What’s interesting about this is all of those businesses is are quite tied to the housing market and economy. Thus, if the economy ever picks up, these businesses could see significant upside.
Before we start talking about how the businesses are performing, I want to go through the company’s corporate history (which, by the way, you can find in note 13 of their annual report).
In 2006, the company went private by engaging in a massive reverse split / forward split transaction. As part of the transaction, the company agreed to engage in a dutch auction to repurchase up to $2.5m of shares each year for the next five years. Thus, the Company completed their last required dutch auction in 2011.
These dutch auctions were so interesting because they were engaged in at a huge discount to book value and (as I’ll soon argue) it seems improbable the company is worth less than book. The going private also allowed the Chairman and CEO to take a super majority control of the shares, so his interests should be aligned with shareholders, though there is always the risk he starts robbing other shareholders who can’t effectively do anything about it! However, a (admittedly quick) review of their proxies from before they went “private” seems to reveal very reasonable compensation and mgmt more focused on building value than stealing it.
Finally, it should be noted the company closed some very unprofitable divisions in 2011. It looks like those divisions were masking the profitability of the remaining divisions. Once those divisions are back out, it looks like MCCK has been earning 5% after tax ROE throughout the crisis and is approaching 10% in the TTM. That’s a pretty impressive performance for a company levered to the construction market during that time frame.
So, all that said, let’s hit the company’s valuation.
Given the relatively decent performance through the crisis and the upside potential as the economy recovers, I think it’s reasonable to believe the company is at least worth book value. At their latest report, book value came in at $17.64 per share and tangible book at ~$14.70. (As a side note, the company has a rather strong balance sheet, with more cash than debt and a very low leverage ratio overall).
In terms of earnings, the company has earned $19.5m in operating income over the past year. The company’s current EV is ~$91m, giving them an EV / EBIT ratio of 4.8x. Trailing twelve months earnings per share comes in at $1.56, so the company is also trading at a rather reasonable 8x P/E (I much prefer EV / EBIT ratios over P/E, but some people do like that sort of thing!)
Lastly, it should be pointed out that Mestek has used the financial crisis to 1) shutter under-performing business units and 2) purchase small bolt-on acquisitions on the cheap. It’s hard to put a value on that, but it should pay dividends as the economy recovers.
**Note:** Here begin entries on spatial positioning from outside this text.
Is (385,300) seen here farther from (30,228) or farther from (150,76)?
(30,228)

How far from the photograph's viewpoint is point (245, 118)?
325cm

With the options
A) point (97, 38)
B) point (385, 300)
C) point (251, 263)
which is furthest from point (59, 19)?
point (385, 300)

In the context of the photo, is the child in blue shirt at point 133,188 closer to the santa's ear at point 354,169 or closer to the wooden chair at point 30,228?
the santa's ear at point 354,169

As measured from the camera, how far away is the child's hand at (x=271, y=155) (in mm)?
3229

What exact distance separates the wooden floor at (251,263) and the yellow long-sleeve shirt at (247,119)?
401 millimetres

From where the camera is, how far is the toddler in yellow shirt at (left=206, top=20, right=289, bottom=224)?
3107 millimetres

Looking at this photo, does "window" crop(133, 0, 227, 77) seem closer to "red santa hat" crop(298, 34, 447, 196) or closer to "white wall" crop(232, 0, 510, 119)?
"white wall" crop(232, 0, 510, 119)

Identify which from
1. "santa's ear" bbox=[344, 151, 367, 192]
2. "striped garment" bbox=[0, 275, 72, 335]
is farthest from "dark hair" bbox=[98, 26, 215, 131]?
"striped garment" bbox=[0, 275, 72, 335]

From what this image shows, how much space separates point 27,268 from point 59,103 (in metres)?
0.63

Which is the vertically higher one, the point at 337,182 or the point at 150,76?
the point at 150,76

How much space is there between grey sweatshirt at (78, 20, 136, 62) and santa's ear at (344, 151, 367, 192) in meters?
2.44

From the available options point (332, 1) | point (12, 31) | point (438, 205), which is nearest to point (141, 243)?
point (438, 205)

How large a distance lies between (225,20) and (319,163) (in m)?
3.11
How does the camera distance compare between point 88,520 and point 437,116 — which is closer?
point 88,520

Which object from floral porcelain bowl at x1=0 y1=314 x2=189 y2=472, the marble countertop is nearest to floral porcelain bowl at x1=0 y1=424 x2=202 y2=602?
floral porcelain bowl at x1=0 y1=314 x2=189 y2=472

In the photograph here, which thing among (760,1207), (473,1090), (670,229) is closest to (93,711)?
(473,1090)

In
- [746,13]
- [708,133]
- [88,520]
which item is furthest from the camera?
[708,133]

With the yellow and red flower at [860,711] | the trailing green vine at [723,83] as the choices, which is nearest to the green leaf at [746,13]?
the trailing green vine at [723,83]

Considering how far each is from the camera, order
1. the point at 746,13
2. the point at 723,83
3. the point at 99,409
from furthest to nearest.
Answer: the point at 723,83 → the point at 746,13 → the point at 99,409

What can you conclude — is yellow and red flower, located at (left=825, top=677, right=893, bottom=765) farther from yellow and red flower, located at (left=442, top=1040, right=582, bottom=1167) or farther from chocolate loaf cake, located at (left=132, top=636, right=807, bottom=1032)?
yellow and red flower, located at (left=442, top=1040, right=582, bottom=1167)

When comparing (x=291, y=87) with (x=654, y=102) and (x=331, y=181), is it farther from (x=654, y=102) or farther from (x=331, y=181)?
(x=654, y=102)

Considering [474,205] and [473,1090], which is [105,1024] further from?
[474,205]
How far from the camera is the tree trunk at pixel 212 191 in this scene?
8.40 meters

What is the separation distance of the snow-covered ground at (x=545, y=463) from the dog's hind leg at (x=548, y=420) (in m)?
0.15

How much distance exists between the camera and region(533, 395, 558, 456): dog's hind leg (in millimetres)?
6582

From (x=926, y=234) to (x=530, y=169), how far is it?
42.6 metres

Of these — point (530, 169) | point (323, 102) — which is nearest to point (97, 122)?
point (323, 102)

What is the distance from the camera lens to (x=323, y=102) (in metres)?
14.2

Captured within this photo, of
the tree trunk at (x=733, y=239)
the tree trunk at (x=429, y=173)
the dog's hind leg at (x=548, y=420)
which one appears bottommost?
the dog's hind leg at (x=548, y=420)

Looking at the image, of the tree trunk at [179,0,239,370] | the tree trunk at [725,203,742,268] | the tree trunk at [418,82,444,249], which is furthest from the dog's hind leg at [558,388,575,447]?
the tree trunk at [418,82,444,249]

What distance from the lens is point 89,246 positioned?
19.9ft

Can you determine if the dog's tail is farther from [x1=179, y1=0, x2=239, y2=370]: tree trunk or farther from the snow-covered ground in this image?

So, all that said, I think Mestek is a pretty interesting investment at today’s prices. It’s cheap, it’s simple, and it has a good deal of upside as the economy recovers. All that said, I don’t currently have an investment simply because I believe there are stocks with similar or greater upside potential but firmer catalysts / more downside protection (for example, Reading (RDI)). But I will certainly be keeping an eye on the shares, and I think they’re certainly worth consideration at today’s prices.